> [Provided material]

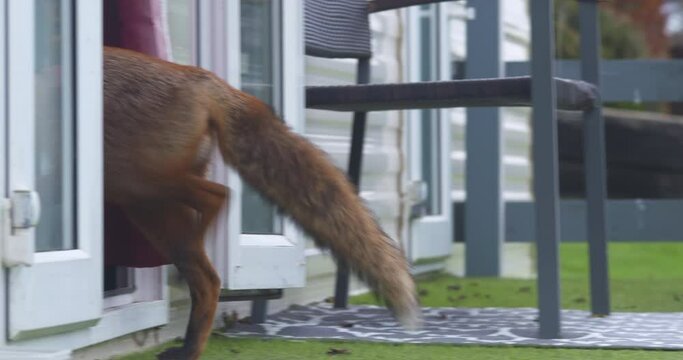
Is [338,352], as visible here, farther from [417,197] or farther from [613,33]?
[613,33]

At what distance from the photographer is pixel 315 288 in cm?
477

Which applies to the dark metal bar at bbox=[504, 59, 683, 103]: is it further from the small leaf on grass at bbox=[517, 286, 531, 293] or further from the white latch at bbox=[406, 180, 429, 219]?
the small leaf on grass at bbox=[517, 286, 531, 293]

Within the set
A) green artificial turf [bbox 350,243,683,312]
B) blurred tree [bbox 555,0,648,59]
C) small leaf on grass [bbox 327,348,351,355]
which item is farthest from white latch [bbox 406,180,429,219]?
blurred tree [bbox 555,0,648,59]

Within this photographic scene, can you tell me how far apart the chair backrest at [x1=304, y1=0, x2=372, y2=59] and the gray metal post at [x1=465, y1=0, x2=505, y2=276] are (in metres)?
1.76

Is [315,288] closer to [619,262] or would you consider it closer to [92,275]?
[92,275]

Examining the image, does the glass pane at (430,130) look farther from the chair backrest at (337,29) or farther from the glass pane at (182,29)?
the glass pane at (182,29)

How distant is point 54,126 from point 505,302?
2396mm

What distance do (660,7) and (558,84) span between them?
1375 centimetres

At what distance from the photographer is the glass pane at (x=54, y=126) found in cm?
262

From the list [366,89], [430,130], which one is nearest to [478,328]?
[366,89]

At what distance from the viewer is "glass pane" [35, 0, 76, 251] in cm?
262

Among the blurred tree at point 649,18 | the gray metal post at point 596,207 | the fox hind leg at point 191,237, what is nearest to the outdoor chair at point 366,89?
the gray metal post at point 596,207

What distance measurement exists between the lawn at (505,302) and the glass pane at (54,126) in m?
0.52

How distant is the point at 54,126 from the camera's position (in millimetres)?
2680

> [Work instructions] Recast the items from the line containing "What distance measurement" through the end of the items as a Markdown table with the columns Row and Text, giving each nonblank line its own numbered row.

> [Correct response]
| Row | Text |
|---|---|
| 1 | What distance measurement exists between the lawn at (505,302) and the glass pane at (54,126) in m? |
| 2 | 0.52 |
| 3 | How distant is the point at 54,126 from the camera's position (in millimetres)? |
| 4 | 2680 |